Mother India
New Internationalist, Sept, 1999
... being the film at the pinnacle of Indian popular cinema history.
WHEN it was released in 1957, Mother India (Bharat Mata) was hailed as an instant classic, India's Gone with the Wind. The concept of the mother as the guardian of the soil and soul of the nation contained in the Hindi term `Bharat Mata', was already profoundly significant to the Indian popular consciousness. Even so, the film's critical and popular reception exceeded all expectations.
It owed its success in no small part to the powerful sense of audience identification with the suffering of the mother figure at its centre. Played with exemplary skill by Nargis, who occupies a hallowed position in the Indian film pantheon, her performance suggested the very essence of noble self-sacrifice, womanly devotion, and adherence to the social and moral order. But the film's conservative values, profound though they were, were also deceptive, since it exhibited a clever interplay-artistically and politically-between the traditional and the radical.
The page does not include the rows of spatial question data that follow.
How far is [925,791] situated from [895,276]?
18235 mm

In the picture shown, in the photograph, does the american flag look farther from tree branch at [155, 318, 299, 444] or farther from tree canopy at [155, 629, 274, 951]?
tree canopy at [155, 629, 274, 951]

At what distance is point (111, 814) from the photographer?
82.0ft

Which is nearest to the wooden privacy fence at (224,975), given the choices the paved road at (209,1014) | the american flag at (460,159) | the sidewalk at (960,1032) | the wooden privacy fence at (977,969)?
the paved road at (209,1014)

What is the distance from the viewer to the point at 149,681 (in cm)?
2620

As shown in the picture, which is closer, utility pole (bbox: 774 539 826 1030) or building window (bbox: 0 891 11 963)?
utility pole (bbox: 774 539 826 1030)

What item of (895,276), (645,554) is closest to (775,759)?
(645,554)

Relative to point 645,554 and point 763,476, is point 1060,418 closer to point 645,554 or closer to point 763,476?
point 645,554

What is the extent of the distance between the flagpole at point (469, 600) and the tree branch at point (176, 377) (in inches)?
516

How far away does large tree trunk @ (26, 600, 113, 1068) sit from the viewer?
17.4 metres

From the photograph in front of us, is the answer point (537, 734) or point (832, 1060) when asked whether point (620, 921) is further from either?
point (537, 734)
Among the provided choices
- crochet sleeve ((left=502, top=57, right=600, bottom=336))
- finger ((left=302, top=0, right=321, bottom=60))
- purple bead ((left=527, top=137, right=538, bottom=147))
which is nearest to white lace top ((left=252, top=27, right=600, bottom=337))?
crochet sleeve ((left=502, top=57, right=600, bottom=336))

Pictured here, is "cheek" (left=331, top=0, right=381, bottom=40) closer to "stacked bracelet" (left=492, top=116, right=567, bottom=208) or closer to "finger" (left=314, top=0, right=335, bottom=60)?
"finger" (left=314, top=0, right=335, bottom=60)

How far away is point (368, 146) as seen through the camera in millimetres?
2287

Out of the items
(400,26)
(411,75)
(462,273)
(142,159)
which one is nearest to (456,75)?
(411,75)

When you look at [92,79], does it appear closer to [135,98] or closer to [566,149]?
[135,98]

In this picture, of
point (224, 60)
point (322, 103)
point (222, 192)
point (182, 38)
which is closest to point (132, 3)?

Produced in the early years of Nehru's socialist experiment and a decade after independence, it was a remake of director Mehboob Khan's own 1940 black-and-white classic Aurat. This, filmed in a village in rural Bengal not far from where Khan grew up, told the tale of a shy young bride, Radha, arriving to live with her husband and mother-in-law only to discover the extent of the family's indebtedness to the village moneylender.
The opening sequence of Mother India shows tractors and cranes churning a landscape as parched as the now elderly Radha's complexion, while in the foreground she is urged by local dignitaries to inaugurate an irrigation canal. Clearly a survivor, she is revered by the villagers. But looking back over her life of tragedy she is made to symbolize both the country's traditional moral values and its drive towards progress and development-a new ideological twist in the post-independence era remake.
Although Mehboob Khan cited Cecil B De Mille as his Hollywood idol, stylistically his film draws from several different traditions. Certainly Mother India belongs first and foremost to the popular Indian cinema-there are even muted song-and-dance sequences and the storyline is straightforward melodrama-but it successfully amalgamates this with both Soviet social-realist techniques and an epic Hollywood sweep. The film's most enduring image is of Radha-her ox having died from overwork-captured in profile, carrying a plough along her back. This is an image of iconic heroism straight out of Soviet poster art.
The pivotal moment in the plot comes when Radha's husband suffers an agricultural accident, losing both arms in the process. Unable to bear being a burden to his family, he slips out of their lives. When the mother-in-law promptly dies and Radha's two babies are killed in a flood, she must act to save her surviving children's lives. Her face and body caked in mud from the flood, she presents herself at the moneylender Sukhilala's door, prepared to submit to his repeated requests for sexual favours in return for food. But before she makes her sacrifice, she receives what she interprets as a sign that her husband is still alive, and she roundly beats her persecutor instead.
This is not the act of a wholly powerless woman. Indeed Radha's subtle transformation from more-or-less mute, submissive wife to an independently powerful mother, reflects the way the film discreetly disrupts female stereotypes. Traditionally, wives are seen as eternally self-sacrificing, and although mothers are given a greater degree of expressive autonomy, they are frequently models of piety. Radha is far from being a straightforward paragon of religious virtue. She evolves in the film's second half into a complex older woman, by turns sprightly, by turns truculent, her devotion to her two grown-up sons taking on almost incestuous overtones. Indeed, psychoanalytic underpinnings also surface with the characterization of the second son Birju, who as a little boy is all mischief and irrepressibility, but who as an adult becomes wayward, his energy transforming into aggression. Eventually banished from the village, he becomes an outlaw, his main redeeming feature being his unwavering adoration of his mother. Returning to the village to abduct the moneylender's daughter on her wedding day, Birju is confronted by his own mother who threatens to shoot him if he doesn't release the girl. Fatally wounded, Birju embraces his mother, then expires.
Radha's final overwhelming act of sacrifice can be seen as a revolutionary gesture on behalf of women's solidarity. More frequently, however, audiences see the killing of the bad son as a way of restoring the natural order. Whichever view comes out on top, there's no denying the film's enormous emotional resonance. Mother India remains at the very pinnacle of Indian popular film history and it's hard to deny, despite its occasional faults, that it deserves its position.
by Esi Eshun
Mother India (Bharat Mata), directed by Mehboob Khan, was released in 1957.